Tsunami are fairly common in the Pacific and Indian oceans where fault lines are active, according to Tamie Jovanelly, Berry College associate professor of geology, who spoke to the Rome Rotary Club on Thursday.
Earthquakes that occur below the surface of the ocean cause the killer waves that typically range between 30 and 50 feet in height.
“Tsunamis typically are earthquake generated, although they can happen by landslides, or volcanoes or meteorite impact, but that (occurs) less often,” she said. “You have crust that is thrusted up — instantaneously mind you — so it’s thrusted up and when that happens the water above you is thrown forward.”
This causes waves like those that occurred in the Indonesia tsunami in 2004, which killed 300,000 people in its impact zone because of the lack of an early warning system, Jovanelly said.
“A majority of those (lives) were lost because they didn’t have the education, because they didn’t understand the movement of a tsunami and they didn’t have early warning,” she said. “So in a place like Thailand, for example, that was some distance away from the epicenter, they had about two hours to prepare themselves and get to higher ground. They didn’t have a warning system so they weren’t able to move.”

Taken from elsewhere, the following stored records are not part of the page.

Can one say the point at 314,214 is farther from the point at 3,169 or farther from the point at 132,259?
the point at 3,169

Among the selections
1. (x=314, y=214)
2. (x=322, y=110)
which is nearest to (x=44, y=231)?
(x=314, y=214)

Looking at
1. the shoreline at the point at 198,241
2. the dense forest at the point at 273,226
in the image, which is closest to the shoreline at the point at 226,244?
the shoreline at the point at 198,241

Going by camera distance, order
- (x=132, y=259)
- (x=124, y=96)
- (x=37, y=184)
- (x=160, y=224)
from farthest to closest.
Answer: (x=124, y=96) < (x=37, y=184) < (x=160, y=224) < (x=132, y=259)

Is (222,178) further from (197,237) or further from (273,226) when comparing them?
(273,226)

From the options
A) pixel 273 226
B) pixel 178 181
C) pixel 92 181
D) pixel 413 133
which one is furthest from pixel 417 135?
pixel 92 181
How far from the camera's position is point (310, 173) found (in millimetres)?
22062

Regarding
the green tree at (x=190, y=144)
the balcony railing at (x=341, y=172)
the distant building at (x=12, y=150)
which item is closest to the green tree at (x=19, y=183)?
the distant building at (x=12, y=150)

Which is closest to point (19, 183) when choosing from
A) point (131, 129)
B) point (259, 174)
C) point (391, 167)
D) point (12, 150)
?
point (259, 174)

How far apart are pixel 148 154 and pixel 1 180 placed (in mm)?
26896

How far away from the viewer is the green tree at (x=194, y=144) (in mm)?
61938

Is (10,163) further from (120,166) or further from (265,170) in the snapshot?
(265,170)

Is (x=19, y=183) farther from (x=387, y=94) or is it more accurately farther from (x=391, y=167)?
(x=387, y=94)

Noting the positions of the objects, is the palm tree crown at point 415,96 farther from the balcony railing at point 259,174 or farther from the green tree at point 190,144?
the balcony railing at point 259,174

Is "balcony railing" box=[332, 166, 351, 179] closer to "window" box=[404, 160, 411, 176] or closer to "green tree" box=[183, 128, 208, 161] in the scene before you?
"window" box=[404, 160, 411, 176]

Though the Indian Ocean and Japan earthquakes in the past decades that resulted in tsunamis have taught scientists a great deal, they have also forced governments to think about how they can better protect people from these natural disasters. In the wake of the Indian Ocean earthquake governments installed an early warning system and worked toward better educating residents about the dangers of such events.
As for tsunamis on this side of the world, Jovanelly said they are rare events. According to the professor, during the Haitian earthquake in 2010, Florida was put under a tsunami warning, but no large waves like those in the Pacific and Indian oceans ever came ashore.